# Carrito autonomo esquiva obstaculos



## tramino (Jul 5, 2011)

Hola¡¡¡

Soy nuevo en esto de electrónica y estoy trabajando en un proyecto escolar, que consiste en construir un carrito con un PIC que esquive obstáculos.

cualquier cosa que puedan aportar, ya sea programación diagramas teoría etc sera bien recibida (recuerden que soy nuevo y se muy poco).

Gracias de antemano,


----------



## hoorus (Jul 11, 2011)

haber mira necesitas un seguidor de linea que esquive obstaculos o solo que esquive obstaculos....
si solo necesitas que esquive obstaculos puedes hacer un prototipo que tenga 2 servomotores los cuales seran controlados con un puente h (l293d) y el cual sera controlado por cualquier tipo de pic... lo que tienes que usar son sensores de ultrasonido SRF05 con estos puedes detectar si hay obstaculos con unos 3 de estos te saldria mas que bien si quieres hacer algo mas avanzado puedes detectar a que distancia hay onjetos.... si necesitas un diseño te lo podria hacer...


----------



## duvalinho (Feb 12, 2012)

este es el circuito



este es el circuito, ojala te siva


----------



## YIROSHI (Feb 12, 2012)

Compañero aqui tienes todo lo que necesitas para el montaje.

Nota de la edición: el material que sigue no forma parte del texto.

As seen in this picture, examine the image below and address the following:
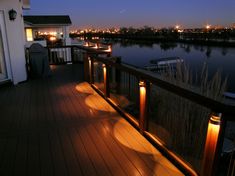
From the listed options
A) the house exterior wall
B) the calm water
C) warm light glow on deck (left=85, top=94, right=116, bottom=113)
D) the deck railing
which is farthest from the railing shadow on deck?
the calm water

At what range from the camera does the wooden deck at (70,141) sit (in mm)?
2436

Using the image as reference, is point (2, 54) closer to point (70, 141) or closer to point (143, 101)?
point (70, 141)

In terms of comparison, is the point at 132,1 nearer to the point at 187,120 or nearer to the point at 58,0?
the point at 58,0

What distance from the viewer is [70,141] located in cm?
302

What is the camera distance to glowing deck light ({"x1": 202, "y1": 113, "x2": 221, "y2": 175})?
1741 mm

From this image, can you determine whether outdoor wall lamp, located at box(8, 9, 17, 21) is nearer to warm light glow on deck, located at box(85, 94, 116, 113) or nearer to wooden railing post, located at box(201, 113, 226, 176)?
warm light glow on deck, located at box(85, 94, 116, 113)

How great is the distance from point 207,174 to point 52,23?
63.0 ft

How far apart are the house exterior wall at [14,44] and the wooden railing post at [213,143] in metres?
5.53

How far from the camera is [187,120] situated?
2.85 m

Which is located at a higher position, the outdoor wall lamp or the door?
the outdoor wall lamp

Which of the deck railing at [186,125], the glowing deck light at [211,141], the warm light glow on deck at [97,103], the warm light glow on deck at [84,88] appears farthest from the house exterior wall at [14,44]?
the glowing deck light at [211,141]

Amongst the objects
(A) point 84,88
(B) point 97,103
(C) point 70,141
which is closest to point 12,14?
(A) point 84,88

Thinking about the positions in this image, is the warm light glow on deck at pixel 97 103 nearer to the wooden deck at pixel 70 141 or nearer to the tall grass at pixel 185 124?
the wooden deck at pixel 70 141

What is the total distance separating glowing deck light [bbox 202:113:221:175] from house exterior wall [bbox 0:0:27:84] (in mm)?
5530
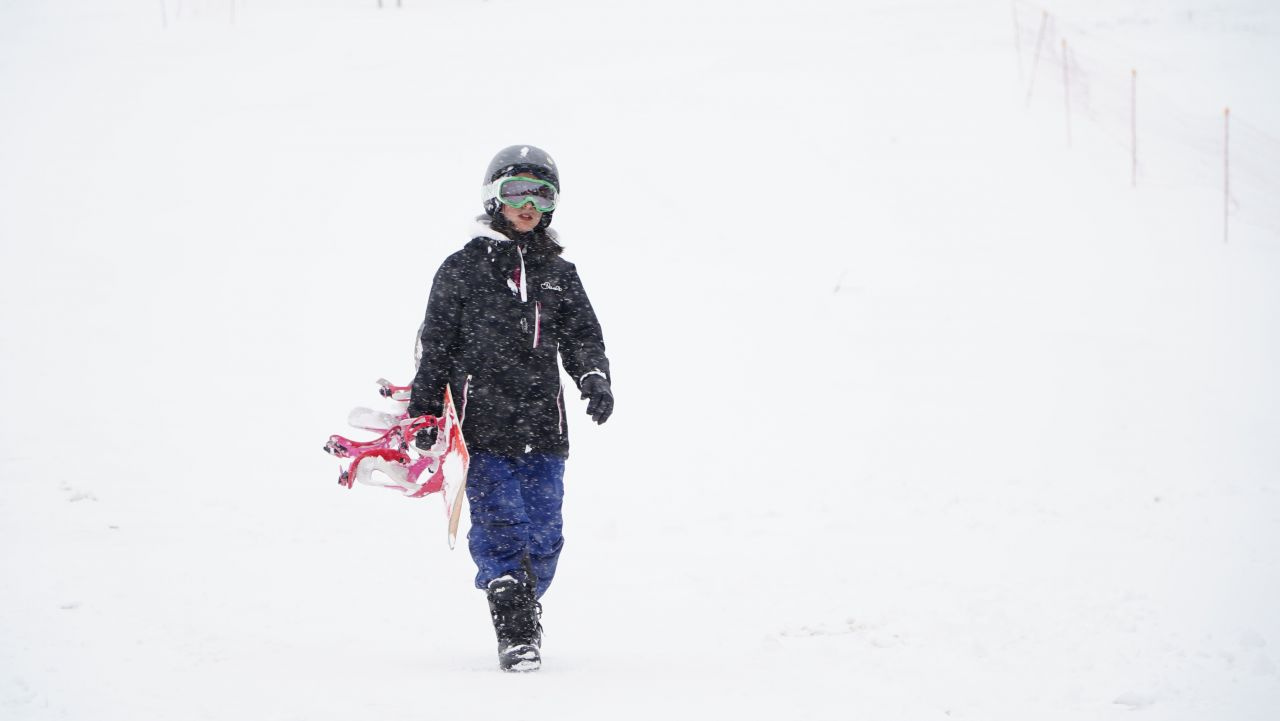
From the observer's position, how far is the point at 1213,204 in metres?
14.7

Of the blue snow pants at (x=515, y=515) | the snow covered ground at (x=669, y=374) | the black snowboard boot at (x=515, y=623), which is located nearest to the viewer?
the black snowboard boot at (x=515, y=623)

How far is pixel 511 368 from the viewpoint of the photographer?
12.9 ft

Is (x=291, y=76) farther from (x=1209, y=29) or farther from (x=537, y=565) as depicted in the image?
(x=1209, y=29)

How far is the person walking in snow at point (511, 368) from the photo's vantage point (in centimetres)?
385

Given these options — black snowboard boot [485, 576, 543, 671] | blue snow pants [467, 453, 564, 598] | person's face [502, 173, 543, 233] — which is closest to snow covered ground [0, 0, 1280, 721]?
black snowboard boot [485, 576, 543, 671]

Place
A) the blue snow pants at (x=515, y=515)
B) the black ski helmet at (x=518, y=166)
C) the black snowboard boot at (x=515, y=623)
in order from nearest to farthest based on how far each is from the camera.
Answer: the black snowboard boot at (x=515, y=623) < the blue snow pants at (x=515, y=515) < the black ski helmet at (x=518, y=166)

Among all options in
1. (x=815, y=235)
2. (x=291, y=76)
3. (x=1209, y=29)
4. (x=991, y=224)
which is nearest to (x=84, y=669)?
(x=815, y=235)

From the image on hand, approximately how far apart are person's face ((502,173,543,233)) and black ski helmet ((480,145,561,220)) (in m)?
0.04

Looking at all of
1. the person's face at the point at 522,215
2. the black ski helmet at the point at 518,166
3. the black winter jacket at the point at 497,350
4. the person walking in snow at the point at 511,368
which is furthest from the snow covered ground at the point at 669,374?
the black ski helmet at the point at 518,166

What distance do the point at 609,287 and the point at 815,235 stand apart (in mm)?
3486

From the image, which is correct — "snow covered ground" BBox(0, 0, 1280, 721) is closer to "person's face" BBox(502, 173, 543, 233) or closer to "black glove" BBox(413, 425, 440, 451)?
"black glove" BBox(413, 425, 440, 451)

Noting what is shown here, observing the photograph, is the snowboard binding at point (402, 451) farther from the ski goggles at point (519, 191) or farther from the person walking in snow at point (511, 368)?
the ski goggles at point (519, 191)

http://148.206.53.231/UAMI13915.PDF

Perdon jejeje es un tema ya antiguo pense que eras tu compañero duvalinho que necesitabas el Montaje, mas sin embargo ahi queda por si alguien lo quiere construir.


Saludos.


----------



## elprofetellez (Feb 15, 2012)

económico: motores de cd y l293d, mas simples bumpers mecánicos con microswitch de lámina. tambien te sirven infrarrojos modulados como bumpers. saludos.


----------



## programer (Mar 2, 2012)

que interesante....
gracias por el aporte.
saludos


----------